Isabel Salgado (1960–2022) foi uma das maiores jogadoras brasileiras de vôlei, pioneira tanto nas quadras quanto nas areias. Atuou pela seleção brasileira nas décadas de 1970 e 1980, disputando duas Olimpíadas e abrindo caminho para o sucesso posterior do voleibol feminino do país. Posteriormente, destacou-se no vôlei de praia e tornou-se referência como técnica e ativista social.
Carreira nas quadras
Formada nas categorias de base do Flamengo, Isabel estreou no time adulto aos 16 anos e conquistou títulos nacionais e sul-americanos. Pela seleção brasileira, participou dos Jogos Pan-Americanos de 1979 (bronze) e das Olimpíadas de Moscou 1980 e Los Angeles 1984, sendo uma das protagonistas da consolidação inicial do vôlei feminino nacional.
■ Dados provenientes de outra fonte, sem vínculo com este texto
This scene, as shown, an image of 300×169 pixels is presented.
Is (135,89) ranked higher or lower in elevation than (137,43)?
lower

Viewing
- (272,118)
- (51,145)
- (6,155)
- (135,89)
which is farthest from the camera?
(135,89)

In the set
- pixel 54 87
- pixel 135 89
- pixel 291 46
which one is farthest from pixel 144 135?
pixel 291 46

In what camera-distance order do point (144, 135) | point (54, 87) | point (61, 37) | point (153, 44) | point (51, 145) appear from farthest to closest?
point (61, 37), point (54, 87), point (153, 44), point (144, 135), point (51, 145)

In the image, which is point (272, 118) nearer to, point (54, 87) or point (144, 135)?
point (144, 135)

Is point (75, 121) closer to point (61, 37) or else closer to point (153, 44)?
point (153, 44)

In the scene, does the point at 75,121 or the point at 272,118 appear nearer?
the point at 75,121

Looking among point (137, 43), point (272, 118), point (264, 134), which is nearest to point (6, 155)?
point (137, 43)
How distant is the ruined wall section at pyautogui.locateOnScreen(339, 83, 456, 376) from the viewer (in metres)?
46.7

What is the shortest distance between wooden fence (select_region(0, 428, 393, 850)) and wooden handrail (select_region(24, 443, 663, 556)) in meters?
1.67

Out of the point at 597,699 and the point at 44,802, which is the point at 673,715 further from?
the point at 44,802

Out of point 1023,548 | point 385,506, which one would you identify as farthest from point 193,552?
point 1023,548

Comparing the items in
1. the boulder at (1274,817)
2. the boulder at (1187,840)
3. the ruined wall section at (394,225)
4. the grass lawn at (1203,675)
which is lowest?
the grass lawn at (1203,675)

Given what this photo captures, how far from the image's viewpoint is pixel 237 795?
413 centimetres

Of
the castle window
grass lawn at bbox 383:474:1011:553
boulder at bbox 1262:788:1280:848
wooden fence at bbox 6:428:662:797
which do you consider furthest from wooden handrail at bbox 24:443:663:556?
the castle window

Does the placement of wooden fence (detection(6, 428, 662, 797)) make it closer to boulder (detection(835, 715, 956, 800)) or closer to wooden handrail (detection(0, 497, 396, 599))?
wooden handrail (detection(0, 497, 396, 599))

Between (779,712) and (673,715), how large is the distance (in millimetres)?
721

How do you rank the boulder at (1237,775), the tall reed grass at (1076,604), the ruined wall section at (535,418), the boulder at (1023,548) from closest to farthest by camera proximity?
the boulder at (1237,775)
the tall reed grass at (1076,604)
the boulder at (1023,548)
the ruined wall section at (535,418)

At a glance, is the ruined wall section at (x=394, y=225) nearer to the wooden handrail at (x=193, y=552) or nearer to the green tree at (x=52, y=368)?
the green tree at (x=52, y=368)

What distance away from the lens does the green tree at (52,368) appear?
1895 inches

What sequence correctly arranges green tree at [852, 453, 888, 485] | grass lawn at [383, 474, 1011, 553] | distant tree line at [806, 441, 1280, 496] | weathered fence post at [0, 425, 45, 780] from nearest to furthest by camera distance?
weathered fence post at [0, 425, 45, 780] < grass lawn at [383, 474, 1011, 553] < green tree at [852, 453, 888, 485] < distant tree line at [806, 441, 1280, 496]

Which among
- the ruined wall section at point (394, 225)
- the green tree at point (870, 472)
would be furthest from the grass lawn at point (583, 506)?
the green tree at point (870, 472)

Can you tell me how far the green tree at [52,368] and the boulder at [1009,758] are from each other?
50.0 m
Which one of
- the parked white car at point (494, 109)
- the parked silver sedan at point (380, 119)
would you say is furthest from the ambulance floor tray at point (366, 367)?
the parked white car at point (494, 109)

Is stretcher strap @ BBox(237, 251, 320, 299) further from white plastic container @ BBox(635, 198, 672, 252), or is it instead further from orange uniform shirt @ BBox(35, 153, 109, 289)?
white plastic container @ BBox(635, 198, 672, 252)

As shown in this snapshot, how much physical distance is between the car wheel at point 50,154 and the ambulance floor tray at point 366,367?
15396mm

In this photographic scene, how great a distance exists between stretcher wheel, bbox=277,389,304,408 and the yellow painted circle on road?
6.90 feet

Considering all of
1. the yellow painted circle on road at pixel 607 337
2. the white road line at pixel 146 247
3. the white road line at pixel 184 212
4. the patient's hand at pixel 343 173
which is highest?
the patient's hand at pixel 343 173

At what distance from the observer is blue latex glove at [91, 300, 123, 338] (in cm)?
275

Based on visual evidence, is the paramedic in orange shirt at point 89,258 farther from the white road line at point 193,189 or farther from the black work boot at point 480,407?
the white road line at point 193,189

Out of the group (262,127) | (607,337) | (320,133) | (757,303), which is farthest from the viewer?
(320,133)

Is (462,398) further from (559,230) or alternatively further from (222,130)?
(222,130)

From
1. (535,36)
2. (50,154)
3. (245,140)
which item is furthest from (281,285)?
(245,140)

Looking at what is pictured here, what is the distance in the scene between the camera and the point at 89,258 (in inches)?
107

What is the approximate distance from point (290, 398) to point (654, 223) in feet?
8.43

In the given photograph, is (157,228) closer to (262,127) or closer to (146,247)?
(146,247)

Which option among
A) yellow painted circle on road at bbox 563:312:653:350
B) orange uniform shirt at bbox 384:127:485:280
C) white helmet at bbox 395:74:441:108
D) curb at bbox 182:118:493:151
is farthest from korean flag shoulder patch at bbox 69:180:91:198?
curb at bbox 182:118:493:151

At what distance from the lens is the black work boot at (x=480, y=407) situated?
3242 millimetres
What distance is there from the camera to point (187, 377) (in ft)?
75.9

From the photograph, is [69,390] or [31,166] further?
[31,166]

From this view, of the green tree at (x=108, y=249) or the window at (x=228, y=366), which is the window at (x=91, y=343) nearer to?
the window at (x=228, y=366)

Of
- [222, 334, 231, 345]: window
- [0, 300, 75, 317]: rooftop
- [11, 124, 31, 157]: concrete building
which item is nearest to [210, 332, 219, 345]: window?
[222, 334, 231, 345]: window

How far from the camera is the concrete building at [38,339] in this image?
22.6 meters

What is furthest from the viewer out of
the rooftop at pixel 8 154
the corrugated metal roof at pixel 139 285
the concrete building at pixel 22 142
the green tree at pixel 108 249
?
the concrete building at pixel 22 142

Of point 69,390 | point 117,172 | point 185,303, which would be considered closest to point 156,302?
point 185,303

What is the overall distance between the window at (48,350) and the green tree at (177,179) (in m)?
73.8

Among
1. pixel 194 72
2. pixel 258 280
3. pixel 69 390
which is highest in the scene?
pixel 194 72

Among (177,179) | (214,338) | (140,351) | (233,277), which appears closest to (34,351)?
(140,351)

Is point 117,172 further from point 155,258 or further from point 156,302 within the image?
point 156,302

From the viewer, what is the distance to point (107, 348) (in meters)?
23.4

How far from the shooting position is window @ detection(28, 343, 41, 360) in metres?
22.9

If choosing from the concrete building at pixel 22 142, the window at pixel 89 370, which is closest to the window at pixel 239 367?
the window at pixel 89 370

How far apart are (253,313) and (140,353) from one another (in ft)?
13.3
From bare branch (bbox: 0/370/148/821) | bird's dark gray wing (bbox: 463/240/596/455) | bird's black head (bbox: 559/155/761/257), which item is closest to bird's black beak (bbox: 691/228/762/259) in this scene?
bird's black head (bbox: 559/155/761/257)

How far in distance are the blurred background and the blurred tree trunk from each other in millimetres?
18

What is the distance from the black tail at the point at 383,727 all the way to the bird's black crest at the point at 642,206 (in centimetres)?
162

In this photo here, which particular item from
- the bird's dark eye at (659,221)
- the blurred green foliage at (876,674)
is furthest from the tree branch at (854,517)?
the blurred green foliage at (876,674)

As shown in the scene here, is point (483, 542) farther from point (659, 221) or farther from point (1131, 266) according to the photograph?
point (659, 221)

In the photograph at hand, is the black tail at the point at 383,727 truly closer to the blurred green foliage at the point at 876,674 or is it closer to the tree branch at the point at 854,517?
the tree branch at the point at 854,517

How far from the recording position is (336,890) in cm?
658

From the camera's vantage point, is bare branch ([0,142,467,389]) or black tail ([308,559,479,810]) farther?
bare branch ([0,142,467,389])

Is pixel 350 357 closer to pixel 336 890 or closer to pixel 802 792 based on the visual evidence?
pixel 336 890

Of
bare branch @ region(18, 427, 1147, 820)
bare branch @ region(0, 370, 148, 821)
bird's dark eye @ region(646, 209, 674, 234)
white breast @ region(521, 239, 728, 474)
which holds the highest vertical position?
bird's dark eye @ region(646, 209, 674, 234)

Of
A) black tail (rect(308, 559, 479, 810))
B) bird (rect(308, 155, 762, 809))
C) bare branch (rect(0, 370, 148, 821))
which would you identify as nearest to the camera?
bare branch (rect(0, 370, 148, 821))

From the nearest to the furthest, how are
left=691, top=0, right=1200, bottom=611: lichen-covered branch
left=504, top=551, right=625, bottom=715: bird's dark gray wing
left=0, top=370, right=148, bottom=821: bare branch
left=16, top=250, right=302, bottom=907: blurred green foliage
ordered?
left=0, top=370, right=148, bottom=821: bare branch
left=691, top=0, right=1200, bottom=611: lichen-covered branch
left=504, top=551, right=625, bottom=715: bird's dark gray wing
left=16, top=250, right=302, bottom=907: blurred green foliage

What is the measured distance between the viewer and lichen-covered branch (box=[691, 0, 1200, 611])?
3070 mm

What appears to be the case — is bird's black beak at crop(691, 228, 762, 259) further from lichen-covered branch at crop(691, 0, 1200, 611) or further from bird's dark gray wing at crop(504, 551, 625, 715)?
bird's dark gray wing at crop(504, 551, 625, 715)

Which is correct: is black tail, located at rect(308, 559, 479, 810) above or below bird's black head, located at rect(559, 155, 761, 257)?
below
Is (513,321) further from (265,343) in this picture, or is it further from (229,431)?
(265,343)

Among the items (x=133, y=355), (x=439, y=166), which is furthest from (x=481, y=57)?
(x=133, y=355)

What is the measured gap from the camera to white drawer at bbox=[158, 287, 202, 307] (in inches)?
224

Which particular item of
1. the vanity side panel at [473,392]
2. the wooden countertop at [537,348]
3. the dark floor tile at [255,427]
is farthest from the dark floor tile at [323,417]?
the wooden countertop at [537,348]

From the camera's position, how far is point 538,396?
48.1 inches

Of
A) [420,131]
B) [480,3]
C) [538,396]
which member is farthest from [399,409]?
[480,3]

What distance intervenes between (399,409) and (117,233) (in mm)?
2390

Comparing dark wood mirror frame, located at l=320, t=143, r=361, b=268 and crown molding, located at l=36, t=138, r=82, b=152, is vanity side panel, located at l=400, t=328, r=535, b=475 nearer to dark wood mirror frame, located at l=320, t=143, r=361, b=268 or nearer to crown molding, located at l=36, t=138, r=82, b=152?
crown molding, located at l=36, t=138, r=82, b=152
Em 1980, tornou-se a primeira jogadora brasileira de vôlei a atuar profissionalmente no exterior, pelo Modena, na Itália.
Transição para o vôlei de praia
Nos anos 1990, Isabel migrou para o vôlei de praia, formando dupla de sucesso com Jackie Silva. Juntas, venceram etapas internacionais e contribuíram para firmar o Brasil como potência mundial da modalidade. Sua experiência e liderança ajudaram a inspirar novas gerações, incluindo os próprios filhos, que seguiram sua trajetória no esporte.
Legado e ativismo
Além da carreira esportiva, Isabel foi símbolo de independência e engajamento social. Participou de movimentos democráticos, como as Diretas Já, e defendeu maior representatividade feminina no esporte. Em 2022, foi convidada para integrar o grupo técnico de esportes da equipe de transição do presidente eleito Luiz Inácio Lula da Silva. Sua morte, em novembro do mesmo ano, gerou grande comoção no meio esportivo e político.
Homenagens e influência
Após sua morte, clubes, atletas e instituições destacaram seu papel transformador no vôlei brasileiro. Isabel permanece lembrada como atleta visionária, mãe de campeões e defensora de causas sociais, exemplo de determinação e pioneirismo para o esporte nacional.